A good installation time for something as mundane as a new remote transmitting unit at a power substation is around a year. As the equipment gets more exotic, the install times just seem to get longer and longer.
Remember, that there's a need to perform planning, documentation, building of equipment, factory testing (if possible), updating of electrical load flow databases, delivery of equipment, waiting for appropriate load and weather conditions, installation of equipment, onsite testing, and finally the acceptance of the equipment.
Each step has meetings, planning, deadlines, work, and it's own problems which may increase the delay of the equipment to the field. Buying a cable off the shelf at Radio Shack just won't do it, Power Engineering has the most conservative bunch of the lot. They want it to work, and they want to know it will work before they put at risk the entire company's revenue stream.
What's your fall back plan if you next step dosen't work? If you don't have one, you won't be allowed to do it. Welcome to your nation's power grid.
Hand me one o' them fuel cells! GE has a box the size of your dishwasher that makes enough electricity for your whole block, on natural gas!

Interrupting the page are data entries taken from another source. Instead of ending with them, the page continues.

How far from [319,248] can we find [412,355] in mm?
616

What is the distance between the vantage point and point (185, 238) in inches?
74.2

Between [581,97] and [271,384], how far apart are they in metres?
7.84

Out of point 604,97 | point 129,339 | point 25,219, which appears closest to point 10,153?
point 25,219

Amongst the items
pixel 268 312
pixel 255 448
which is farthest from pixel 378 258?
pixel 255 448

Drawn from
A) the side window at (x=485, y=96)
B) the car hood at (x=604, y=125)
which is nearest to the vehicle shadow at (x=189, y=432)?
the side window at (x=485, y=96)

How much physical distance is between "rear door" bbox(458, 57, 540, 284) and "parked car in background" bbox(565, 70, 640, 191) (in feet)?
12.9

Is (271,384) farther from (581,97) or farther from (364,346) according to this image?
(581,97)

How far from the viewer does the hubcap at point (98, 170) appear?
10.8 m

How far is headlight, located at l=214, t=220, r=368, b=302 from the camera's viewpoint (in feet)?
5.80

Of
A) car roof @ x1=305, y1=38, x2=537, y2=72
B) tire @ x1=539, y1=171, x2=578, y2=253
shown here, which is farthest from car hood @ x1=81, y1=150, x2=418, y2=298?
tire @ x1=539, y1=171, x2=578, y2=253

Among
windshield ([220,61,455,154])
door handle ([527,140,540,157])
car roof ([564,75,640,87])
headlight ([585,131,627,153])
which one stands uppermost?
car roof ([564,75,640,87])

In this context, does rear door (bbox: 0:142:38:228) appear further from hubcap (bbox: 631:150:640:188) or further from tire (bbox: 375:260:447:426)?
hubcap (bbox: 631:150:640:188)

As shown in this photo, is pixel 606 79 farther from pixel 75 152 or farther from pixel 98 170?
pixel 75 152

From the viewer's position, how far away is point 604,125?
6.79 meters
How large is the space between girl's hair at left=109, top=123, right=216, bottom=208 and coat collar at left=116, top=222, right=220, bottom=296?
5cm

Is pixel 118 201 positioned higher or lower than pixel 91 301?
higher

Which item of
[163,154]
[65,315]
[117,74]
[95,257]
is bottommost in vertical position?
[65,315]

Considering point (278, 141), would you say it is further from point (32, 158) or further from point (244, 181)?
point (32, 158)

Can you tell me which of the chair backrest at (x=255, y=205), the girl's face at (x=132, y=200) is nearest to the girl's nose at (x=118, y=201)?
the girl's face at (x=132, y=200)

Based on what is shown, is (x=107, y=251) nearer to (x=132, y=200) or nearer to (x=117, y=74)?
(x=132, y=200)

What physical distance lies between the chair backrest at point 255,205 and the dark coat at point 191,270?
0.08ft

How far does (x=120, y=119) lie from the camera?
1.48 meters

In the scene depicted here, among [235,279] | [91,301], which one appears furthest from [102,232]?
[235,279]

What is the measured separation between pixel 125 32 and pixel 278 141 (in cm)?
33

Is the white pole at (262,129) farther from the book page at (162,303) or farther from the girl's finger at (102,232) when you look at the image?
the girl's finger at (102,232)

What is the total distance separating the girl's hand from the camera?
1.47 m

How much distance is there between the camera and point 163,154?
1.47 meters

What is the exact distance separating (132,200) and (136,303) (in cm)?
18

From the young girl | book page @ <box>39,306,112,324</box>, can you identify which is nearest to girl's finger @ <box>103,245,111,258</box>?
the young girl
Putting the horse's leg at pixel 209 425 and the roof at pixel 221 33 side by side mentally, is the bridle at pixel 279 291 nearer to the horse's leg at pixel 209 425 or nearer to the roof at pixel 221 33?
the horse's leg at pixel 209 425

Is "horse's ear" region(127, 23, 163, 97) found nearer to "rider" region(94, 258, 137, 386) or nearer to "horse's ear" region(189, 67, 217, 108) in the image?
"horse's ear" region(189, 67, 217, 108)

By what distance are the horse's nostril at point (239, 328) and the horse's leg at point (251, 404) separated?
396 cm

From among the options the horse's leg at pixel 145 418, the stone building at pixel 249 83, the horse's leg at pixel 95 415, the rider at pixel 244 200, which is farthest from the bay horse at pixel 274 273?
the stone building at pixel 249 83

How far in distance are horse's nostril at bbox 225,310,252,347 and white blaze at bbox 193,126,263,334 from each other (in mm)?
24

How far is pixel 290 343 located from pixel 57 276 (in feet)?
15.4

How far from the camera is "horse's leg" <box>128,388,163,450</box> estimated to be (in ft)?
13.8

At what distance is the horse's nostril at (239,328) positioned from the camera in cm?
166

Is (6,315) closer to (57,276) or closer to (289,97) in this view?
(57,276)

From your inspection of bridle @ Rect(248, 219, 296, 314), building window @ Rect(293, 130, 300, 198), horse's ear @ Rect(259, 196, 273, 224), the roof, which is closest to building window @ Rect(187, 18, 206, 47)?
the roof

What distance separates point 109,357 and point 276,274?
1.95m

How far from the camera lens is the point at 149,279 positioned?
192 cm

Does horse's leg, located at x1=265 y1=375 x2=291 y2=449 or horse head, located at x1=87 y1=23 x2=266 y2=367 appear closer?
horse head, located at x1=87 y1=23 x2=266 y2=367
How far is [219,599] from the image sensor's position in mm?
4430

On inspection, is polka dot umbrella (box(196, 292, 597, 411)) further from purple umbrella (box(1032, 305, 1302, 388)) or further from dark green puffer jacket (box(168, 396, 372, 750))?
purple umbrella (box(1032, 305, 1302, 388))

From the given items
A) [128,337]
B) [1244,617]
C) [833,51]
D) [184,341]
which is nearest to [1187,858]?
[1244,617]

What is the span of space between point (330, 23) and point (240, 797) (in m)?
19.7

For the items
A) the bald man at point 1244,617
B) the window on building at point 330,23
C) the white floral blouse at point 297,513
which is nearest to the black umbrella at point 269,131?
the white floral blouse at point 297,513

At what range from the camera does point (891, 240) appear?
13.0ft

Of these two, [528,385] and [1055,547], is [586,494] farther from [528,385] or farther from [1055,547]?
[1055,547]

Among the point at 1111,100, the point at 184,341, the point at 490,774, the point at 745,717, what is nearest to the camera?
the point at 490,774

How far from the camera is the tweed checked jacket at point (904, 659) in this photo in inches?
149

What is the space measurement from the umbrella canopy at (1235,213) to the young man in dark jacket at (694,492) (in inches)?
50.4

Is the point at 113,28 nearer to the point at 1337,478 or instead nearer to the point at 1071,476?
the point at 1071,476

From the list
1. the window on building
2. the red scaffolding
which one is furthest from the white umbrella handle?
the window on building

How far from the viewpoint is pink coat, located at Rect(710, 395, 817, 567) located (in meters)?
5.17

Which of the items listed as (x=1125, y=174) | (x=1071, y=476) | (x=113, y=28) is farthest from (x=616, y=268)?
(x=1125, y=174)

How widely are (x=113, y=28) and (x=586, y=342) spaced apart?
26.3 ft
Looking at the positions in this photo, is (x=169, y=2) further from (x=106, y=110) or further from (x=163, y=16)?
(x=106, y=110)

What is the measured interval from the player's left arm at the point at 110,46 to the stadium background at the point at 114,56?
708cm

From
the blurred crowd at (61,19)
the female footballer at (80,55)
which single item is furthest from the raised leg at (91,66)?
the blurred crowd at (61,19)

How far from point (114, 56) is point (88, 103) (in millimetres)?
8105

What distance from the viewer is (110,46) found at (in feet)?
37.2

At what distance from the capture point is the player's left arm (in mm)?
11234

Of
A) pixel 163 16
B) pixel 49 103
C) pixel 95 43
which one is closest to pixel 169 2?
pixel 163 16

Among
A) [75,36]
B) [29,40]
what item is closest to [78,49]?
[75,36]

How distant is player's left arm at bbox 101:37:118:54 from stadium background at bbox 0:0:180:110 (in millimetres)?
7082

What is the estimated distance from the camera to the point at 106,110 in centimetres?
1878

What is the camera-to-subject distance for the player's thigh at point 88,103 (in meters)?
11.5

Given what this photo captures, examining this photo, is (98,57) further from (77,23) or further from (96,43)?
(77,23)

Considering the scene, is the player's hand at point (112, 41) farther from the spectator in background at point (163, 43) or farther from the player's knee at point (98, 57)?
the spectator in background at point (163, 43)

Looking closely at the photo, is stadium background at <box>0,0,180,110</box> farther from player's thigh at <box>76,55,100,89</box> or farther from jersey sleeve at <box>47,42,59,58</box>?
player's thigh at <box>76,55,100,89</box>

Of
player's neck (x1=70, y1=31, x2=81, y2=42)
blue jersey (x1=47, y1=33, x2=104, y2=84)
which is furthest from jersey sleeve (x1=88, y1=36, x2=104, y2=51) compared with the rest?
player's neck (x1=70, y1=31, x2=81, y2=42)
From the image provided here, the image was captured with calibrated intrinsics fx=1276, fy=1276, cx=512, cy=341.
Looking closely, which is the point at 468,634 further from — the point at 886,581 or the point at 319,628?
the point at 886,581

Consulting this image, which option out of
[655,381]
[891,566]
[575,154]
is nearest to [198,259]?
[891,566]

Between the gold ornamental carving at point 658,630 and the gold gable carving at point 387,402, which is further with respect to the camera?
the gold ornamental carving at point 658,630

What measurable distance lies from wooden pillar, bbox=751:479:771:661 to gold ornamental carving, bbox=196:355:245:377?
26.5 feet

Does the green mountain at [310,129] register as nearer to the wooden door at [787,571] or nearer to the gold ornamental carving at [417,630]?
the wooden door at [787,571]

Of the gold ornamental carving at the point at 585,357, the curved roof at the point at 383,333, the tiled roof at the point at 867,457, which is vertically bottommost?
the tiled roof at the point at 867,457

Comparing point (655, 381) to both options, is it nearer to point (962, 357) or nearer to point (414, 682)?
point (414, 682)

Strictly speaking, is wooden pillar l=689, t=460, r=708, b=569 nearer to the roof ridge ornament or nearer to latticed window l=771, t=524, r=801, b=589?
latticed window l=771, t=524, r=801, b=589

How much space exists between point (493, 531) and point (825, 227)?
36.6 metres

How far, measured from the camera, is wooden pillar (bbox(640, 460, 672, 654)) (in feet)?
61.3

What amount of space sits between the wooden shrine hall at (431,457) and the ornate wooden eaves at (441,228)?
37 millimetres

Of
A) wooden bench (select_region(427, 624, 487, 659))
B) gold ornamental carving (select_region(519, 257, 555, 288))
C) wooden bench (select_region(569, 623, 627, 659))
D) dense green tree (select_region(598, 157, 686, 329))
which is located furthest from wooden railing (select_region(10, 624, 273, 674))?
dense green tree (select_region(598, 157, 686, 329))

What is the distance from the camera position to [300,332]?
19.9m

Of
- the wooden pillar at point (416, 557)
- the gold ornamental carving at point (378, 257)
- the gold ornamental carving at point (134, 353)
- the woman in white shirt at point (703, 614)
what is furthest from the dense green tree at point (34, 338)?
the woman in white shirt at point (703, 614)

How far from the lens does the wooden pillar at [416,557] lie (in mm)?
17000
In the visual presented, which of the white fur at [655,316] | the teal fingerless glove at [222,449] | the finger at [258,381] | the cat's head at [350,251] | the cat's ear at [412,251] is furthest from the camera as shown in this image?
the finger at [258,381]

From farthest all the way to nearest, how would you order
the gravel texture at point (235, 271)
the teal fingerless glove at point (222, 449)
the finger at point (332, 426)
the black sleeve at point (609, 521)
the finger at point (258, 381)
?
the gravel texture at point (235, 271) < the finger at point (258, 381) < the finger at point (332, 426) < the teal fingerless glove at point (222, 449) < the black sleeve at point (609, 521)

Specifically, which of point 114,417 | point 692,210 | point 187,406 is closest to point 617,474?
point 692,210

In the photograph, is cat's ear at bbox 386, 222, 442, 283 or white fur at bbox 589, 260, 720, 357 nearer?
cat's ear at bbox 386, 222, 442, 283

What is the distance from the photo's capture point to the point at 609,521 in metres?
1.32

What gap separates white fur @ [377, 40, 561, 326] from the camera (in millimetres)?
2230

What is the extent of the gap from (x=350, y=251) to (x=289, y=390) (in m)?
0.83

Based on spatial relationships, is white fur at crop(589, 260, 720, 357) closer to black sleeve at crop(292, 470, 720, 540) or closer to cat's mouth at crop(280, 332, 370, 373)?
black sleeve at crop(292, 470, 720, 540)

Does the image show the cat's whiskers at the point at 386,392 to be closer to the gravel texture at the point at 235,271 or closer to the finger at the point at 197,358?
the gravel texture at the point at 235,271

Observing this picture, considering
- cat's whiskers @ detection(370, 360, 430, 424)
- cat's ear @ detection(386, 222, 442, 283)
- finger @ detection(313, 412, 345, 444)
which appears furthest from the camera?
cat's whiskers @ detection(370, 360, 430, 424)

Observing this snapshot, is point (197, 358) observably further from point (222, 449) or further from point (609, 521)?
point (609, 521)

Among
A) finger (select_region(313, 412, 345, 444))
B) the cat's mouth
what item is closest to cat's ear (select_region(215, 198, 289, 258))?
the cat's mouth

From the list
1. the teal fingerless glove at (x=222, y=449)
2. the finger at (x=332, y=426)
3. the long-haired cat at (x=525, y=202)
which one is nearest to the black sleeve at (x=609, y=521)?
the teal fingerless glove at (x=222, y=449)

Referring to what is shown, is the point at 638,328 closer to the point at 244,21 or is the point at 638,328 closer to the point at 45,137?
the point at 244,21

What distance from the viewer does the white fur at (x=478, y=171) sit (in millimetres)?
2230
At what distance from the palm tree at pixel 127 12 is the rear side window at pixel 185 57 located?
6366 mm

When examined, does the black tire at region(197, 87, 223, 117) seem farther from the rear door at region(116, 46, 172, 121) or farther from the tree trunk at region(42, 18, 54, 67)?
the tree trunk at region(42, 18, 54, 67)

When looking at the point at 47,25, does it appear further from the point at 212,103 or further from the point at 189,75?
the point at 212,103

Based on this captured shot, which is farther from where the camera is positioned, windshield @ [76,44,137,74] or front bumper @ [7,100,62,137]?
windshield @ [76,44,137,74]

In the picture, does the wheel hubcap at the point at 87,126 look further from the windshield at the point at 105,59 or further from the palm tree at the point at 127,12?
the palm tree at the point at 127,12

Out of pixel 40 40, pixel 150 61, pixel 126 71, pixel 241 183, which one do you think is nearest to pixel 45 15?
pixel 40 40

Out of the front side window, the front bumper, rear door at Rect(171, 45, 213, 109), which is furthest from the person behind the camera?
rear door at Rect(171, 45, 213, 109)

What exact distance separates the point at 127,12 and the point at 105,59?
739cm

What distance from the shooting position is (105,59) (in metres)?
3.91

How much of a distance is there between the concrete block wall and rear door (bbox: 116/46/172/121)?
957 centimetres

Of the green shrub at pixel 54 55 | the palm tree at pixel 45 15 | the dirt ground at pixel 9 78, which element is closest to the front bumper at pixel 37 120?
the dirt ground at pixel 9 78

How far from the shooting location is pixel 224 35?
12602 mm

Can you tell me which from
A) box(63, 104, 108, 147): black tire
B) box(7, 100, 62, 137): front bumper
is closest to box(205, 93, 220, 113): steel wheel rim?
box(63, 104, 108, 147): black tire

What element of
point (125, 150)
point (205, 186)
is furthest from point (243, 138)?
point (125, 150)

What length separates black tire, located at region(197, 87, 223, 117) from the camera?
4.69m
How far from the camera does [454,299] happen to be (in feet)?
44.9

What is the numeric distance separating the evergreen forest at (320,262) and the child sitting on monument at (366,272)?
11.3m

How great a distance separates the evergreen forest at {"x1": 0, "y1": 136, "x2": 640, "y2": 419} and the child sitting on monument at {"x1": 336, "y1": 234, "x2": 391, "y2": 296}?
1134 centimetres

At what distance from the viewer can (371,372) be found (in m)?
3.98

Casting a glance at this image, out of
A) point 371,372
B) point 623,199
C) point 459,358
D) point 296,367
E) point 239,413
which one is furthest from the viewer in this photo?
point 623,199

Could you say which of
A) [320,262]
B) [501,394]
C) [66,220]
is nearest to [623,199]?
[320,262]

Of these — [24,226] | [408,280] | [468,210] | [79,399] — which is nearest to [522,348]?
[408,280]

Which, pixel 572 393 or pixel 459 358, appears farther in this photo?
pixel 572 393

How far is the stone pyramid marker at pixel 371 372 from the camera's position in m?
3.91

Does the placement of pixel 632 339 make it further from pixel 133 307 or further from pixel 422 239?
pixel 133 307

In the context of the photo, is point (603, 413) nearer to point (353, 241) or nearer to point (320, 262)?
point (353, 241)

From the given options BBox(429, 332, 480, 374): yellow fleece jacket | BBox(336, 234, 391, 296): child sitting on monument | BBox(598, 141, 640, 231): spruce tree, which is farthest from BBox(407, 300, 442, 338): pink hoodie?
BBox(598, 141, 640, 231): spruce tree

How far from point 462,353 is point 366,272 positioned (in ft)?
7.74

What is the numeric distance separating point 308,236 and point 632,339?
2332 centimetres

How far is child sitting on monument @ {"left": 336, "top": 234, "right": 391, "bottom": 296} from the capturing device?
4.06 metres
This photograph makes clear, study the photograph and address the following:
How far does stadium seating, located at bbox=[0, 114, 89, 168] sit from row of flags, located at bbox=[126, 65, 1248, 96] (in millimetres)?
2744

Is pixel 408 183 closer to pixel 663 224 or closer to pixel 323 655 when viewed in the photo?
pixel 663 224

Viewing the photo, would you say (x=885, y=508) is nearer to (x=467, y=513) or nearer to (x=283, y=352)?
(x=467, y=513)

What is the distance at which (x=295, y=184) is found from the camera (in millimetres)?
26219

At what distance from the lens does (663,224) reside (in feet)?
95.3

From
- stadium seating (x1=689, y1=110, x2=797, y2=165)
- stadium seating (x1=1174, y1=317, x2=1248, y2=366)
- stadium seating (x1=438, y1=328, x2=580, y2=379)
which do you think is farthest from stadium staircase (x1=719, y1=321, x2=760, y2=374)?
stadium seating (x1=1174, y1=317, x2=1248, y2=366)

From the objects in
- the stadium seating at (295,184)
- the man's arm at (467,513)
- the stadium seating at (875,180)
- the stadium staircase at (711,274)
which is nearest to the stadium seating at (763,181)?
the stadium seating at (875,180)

http://www.encorp.com/ I was watching my local news a couple of days ago and they did a report on this company which is based not to far from where I live. The Spokesperson they interviewed said that if their hardware products were in use in the Niagra area this blackout this would've never happened, interesting.
Just not cost effective ones - just like the last generation. The government will eventually get sick of footing the bill for nuclear power - just like the UK government got sick of paying for British Nuclear Fuels. They got sick of the cost of construction decades ago. All those rare earths are rare and cost money. The Russian and Chinese plants don't cost a fortune to run because they weren't designed by Americans (the Chinese plants probably were - but that's the espionage issue) they cost a fortune because you use a lot of expensive materials to boil water - a great deal of which you have to keep carefully contained.
No it doesn't. Sigh - an entire generation sucked in by an advertising campaign.
Pump that shit into a bunch of flywheels that can act as a dampening system.
A few more observations if you don't mind..
French != Europe, unless you're french. Moreveover, even after severe physical damage to their grid, the blackout did not cascade beyond physically cut off locations. Instead the grid worked as it is supposed to and isolated the disturbance to as small area as possible.. Not letting it propagate to Germany and Belgium..
For what it's worth, up here in Finland we have severe weather all the time and it's considered a scoop if, 20000 people are without electricity for 12 hours after a blizzard. We also have competitive power infrastructure with separate entities owning power plants, distribution grid and consumer sales. Nothing like E.on which would keel over immediately without corporate welfare.